Everyone will experience pain at some time in their lives. Pain is a necessary form of protection against accidents, diseases, or conditions that would otherwise impair or kill us. Pain alerts us that something isn’t right. Pain can be either ‘acute’ or ‘chronic’ – the distinguishing characteristic between the two is their duration.
Acute pain usually occurs after a particular injury. It appears fast and is usually very extreme – one example is the pain of a broken bone. It subsides fairly quickly, particularly after treatment. Chronic pain, on the other hand, seems to accumulate over time, and frequently cannot be connected to a particular injury or illness. What chronic pain lasts in intensity, it makes up for in duration – occasionally persisting for decades. Living with constant pain can be unbearable, and many kinds of treatment attempt to provide sufferers some kind of chronic pain relief.
Among the most commonly prescribed therapy for chronic pain is medication, both prescription and over-the-counter. While often effective in alleviating pain, these are eschewed by some because of the adverse side effects, including nausea, dizziness, and fatigue. Others are in search of a more natural kind of chronic pain relief.

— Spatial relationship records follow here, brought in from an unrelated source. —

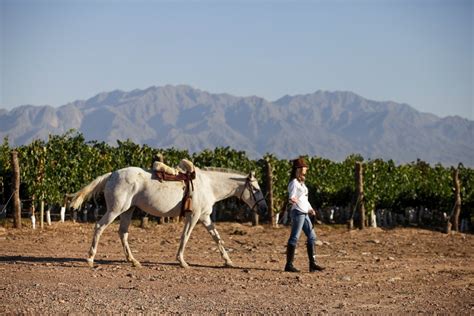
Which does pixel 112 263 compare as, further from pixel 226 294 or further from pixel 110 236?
pixel 110 236

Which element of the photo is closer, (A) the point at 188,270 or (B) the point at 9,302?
(B) the point at 9,302

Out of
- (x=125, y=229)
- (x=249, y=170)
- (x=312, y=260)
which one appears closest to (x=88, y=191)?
(x=125, y=229)

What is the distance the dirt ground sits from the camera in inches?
424

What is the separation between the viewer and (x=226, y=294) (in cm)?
1177

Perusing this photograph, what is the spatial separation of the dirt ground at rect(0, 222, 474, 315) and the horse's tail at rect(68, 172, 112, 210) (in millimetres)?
1148

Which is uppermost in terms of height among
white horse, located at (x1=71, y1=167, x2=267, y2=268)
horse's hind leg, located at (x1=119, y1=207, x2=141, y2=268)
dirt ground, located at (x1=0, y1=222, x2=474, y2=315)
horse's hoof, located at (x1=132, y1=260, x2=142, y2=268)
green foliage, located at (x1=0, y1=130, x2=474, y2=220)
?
green foliage, located at (x1=0, y1=130, x2=474, y2=220)

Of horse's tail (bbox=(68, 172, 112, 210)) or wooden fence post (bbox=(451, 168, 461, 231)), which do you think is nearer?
horse's tail (bbox=(68, 172, 112, 210))

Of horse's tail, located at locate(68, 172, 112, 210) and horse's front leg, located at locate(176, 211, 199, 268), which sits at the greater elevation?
horse's tail, located at locate(68, 172, 112, 210)

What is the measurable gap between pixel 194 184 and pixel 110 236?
666cm

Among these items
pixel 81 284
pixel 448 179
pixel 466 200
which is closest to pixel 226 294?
pixel 81 284

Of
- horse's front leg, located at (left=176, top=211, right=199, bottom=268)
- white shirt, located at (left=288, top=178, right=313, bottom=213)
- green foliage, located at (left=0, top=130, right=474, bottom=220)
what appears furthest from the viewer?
green foliage, located at (left=0, top=130, right=474, bottom=220)

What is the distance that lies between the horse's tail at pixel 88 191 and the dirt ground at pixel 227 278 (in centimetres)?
115

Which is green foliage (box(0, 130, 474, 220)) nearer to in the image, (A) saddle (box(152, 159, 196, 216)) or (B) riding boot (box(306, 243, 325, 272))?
(A) saddle (box(152, 159, 196, 216))

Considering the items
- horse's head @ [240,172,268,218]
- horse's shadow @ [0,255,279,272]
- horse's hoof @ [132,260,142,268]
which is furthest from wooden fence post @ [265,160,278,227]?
horse's hoof @ [132,260,142,268]
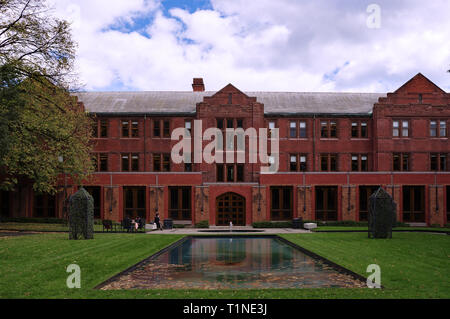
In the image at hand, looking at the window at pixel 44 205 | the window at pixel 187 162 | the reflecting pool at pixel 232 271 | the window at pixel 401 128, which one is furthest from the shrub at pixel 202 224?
the window at pixel 401 128

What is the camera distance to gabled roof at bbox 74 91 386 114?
44.5 m

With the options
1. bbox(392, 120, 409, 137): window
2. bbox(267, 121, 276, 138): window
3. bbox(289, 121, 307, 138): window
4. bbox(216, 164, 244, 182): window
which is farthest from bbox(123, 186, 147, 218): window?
bbox(392, 120, 409, 137): window

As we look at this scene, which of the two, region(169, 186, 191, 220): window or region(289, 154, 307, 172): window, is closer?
region(169, 186, 191, 220): window

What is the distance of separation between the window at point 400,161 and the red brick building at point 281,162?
11cm

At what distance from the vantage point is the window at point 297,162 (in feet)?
145

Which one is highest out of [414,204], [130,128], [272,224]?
[130,128]

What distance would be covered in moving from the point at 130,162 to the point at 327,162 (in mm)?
19565

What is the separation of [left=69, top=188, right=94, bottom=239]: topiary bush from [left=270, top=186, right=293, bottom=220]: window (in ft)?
62.9

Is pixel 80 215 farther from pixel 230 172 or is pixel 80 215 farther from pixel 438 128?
pixel 438 128

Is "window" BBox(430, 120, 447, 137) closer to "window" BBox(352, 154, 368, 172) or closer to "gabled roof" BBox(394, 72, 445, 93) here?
"gabled roof" BBox(394, 72, 445, 93)

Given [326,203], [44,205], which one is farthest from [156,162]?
[326,203]

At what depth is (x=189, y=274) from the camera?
15.2 m

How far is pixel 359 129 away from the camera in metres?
44.3

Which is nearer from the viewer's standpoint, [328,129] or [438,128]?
[438,128]
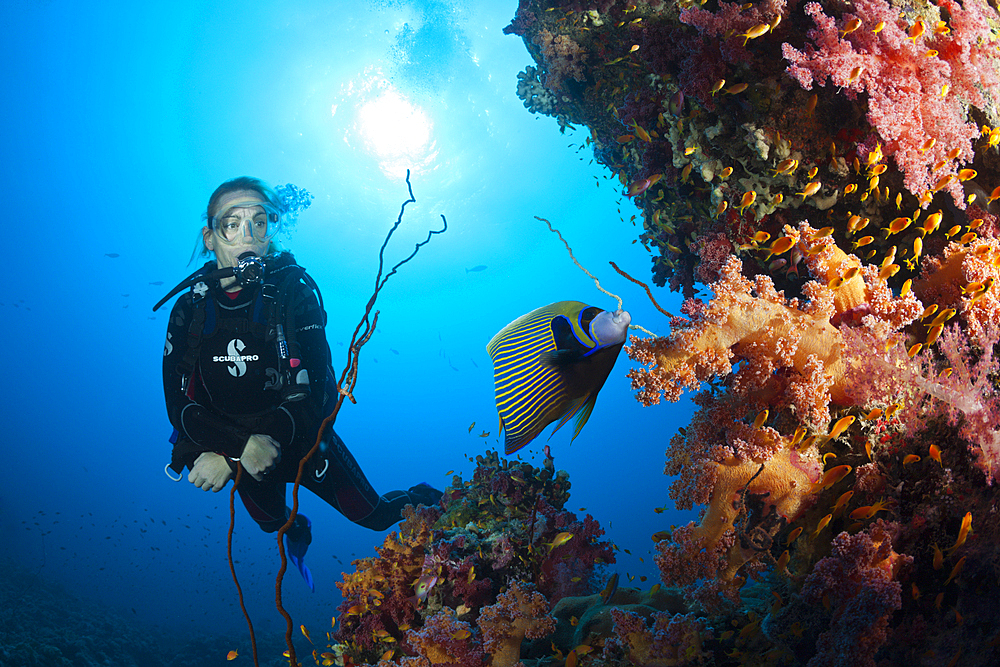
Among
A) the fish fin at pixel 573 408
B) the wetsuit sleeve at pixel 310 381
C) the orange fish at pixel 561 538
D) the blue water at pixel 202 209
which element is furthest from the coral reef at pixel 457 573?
the blue water at pixel 202 209

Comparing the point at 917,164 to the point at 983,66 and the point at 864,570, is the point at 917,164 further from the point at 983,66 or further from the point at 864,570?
the point at 864,570

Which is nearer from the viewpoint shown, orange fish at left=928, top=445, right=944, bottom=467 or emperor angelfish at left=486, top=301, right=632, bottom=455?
orange fish at left=928, top=445, right=944, bottom=467

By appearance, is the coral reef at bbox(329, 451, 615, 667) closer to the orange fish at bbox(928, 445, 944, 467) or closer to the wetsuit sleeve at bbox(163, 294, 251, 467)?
the wetsuit sleeve at bbox(163, 294, 251, 467)

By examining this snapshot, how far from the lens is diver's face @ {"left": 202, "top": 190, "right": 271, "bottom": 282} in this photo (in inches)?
192

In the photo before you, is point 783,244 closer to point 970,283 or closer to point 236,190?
point 970,283

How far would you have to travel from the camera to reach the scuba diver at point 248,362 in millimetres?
4137

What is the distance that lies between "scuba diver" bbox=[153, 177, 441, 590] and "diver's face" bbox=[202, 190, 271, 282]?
0.01 metres

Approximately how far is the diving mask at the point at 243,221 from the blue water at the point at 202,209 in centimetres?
676

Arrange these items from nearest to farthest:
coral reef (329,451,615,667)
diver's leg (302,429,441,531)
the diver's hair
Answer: coral reef (329,451,615,667), the diver's hair, diver's leg (302,429,441,531)

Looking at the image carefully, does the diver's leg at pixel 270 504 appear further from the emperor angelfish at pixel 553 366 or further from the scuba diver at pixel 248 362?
the emperor angelfish at pixel 553 366

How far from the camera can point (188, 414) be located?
414 cm

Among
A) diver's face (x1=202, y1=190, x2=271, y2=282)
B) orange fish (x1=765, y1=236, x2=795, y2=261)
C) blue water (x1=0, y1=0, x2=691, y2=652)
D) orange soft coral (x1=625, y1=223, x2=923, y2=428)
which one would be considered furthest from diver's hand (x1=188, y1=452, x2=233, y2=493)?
blue water (x1=0, y1=0, x2=691, y2=652)

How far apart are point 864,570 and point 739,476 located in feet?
1.49

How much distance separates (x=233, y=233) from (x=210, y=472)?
9.15ft
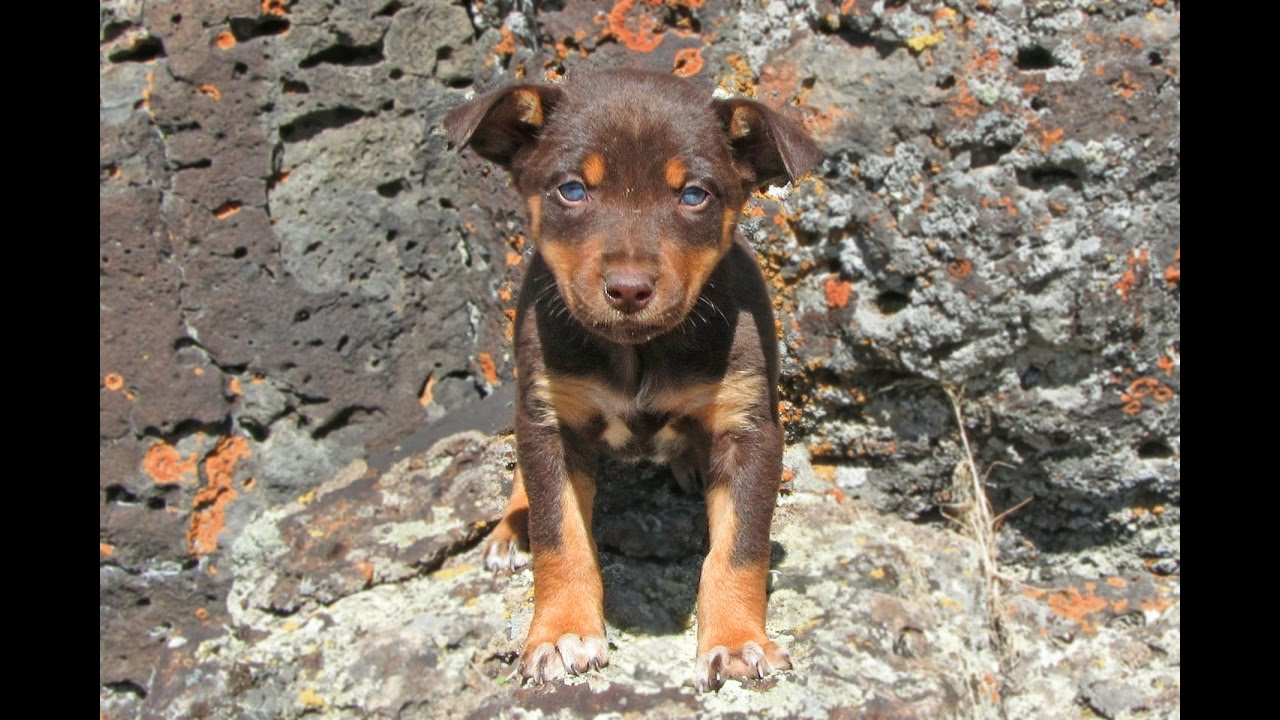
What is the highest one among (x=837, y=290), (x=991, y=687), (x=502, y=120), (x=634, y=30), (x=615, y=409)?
(x=634, y=30)

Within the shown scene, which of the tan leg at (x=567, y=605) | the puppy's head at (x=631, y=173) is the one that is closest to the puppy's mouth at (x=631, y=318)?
the puppy's head at (x=631, y=173)

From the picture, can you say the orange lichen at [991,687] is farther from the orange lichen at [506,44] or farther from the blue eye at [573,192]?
the orange lichen at [506,44]

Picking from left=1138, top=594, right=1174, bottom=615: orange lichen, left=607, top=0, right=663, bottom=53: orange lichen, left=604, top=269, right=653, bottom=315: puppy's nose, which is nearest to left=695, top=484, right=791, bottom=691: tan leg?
left=604, top=269, right=653, bottom=315: puppy's nose

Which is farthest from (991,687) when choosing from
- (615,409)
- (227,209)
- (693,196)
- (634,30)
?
(227,209)

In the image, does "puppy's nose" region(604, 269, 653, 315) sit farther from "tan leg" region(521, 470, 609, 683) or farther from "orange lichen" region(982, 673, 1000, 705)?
"orange lichen" region(982, 673, 1000, 705)

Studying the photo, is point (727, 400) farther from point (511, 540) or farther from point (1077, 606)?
point (1077, 606)
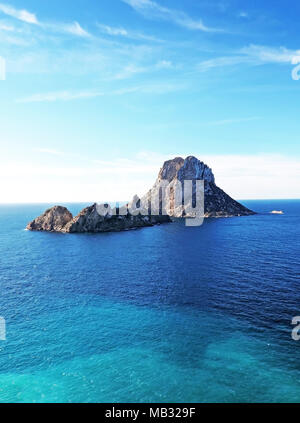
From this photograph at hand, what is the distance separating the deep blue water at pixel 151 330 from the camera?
108ft

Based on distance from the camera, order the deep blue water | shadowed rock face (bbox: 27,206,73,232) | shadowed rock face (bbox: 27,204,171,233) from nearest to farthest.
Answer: the deep blue water, shadowed rock face (bbox: 27,204,171,233), shadowed rock face (bbox: 27,206,73,232)

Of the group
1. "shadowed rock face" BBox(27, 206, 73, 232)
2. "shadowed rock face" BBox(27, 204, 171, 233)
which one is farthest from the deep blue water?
"shadowed rock face" BBox(27, 206, 73, 232)

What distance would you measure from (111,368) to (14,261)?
77.8 m

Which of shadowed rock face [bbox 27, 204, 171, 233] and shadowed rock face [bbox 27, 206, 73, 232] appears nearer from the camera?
shadowed rock face [bbox 27, 204, 171, 233]

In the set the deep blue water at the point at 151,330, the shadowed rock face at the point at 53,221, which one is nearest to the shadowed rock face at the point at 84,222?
the shadowed rock face at the point at 53,221

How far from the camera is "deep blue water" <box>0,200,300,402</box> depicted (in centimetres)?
3303

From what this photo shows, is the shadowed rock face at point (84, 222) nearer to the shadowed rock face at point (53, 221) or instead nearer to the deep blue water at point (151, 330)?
the shadowed rock face at point (53, 221)

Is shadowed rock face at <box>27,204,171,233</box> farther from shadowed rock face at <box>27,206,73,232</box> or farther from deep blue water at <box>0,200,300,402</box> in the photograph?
deep blue water at <box>0,200,300,402</box>

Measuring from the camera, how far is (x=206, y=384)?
3291cm

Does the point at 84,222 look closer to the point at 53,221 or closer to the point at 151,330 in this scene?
the point at 53,221
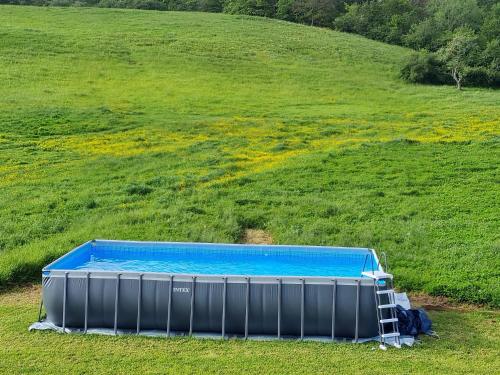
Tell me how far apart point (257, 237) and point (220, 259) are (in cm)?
396

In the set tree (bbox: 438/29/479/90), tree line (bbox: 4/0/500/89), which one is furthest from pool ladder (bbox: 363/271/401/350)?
tree line (bbox: 4/0/500/89)

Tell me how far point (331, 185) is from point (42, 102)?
2564cm

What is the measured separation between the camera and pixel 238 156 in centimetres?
3281

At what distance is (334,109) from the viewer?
162ft

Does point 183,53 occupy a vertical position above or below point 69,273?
above

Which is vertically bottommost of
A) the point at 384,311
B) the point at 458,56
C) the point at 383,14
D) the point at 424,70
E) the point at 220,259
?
the point at 220,259

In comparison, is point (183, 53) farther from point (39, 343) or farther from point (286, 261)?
point (39, 343)

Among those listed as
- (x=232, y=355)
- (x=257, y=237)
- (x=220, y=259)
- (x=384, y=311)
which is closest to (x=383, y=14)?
(x=257, y=237)

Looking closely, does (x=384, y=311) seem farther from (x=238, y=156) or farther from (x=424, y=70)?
(x=424, y=70)

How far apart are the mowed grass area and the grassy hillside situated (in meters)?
3.85

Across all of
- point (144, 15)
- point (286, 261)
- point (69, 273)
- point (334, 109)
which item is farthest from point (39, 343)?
point (144, 15)

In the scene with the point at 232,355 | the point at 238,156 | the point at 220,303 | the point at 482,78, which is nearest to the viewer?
the point at 232,355

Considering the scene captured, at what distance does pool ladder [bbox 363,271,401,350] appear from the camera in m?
13.8

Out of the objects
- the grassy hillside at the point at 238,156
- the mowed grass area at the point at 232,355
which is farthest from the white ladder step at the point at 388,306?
the grassy hillside at the point at 238,156
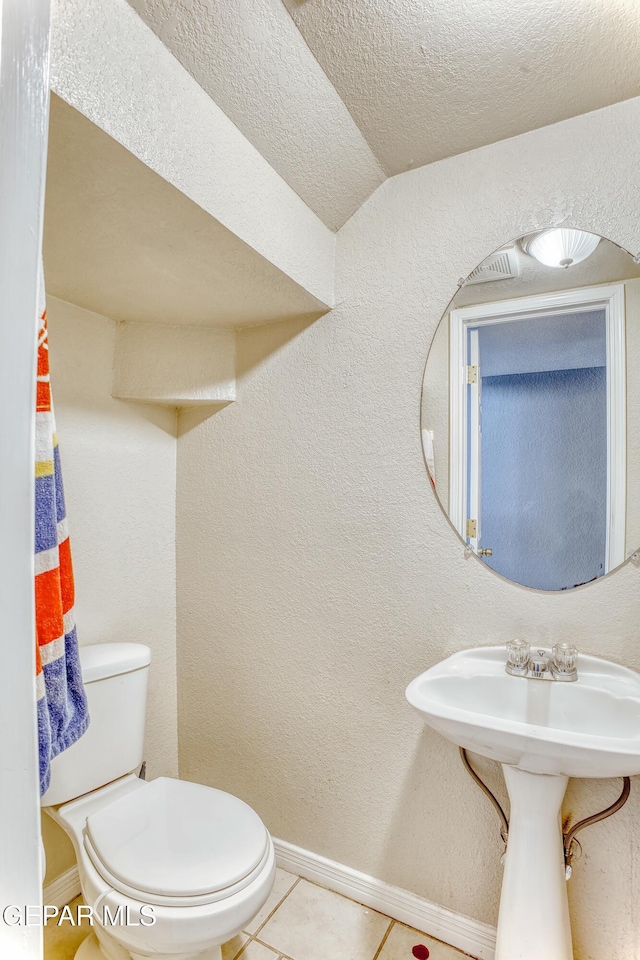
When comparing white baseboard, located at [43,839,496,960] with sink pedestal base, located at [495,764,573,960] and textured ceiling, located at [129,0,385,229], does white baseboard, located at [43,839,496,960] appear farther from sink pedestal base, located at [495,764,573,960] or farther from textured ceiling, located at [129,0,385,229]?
textured ceiling, located at [129,0,385,229]

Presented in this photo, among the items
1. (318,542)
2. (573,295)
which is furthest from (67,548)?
(573,295)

Exercise, stretching and physical therapy reduce chronic joint pain and muscle soreness and spasms by increasing tone, strength, and flexibility. Exercise increases blood circulation, eases joint stiffness, aids in weight loss, and counteracts the stress, anxiety, and depression that often comes from living with chronic pain.
Chiropractic, acupuncture and massage provide three alternative procedures of chronic pain relief. Even though their approaches differ, all of them have helped victims manage chronic pain.
In the past few years, researchers have started to turn their focus on the real source of pain – the brain. Although an injury or wound may lie elsewhere on the body, signals of pain are intercepted, processed, and very literally’felt’ by the brain. Research findings indicate that a multidisciplinary approach to treating chronic pain – one that incorporates psychological as well as physical therapy – provides the most chronic pain relief. Yoga, meditation, and even laughing practices have demonstrated effective treatments.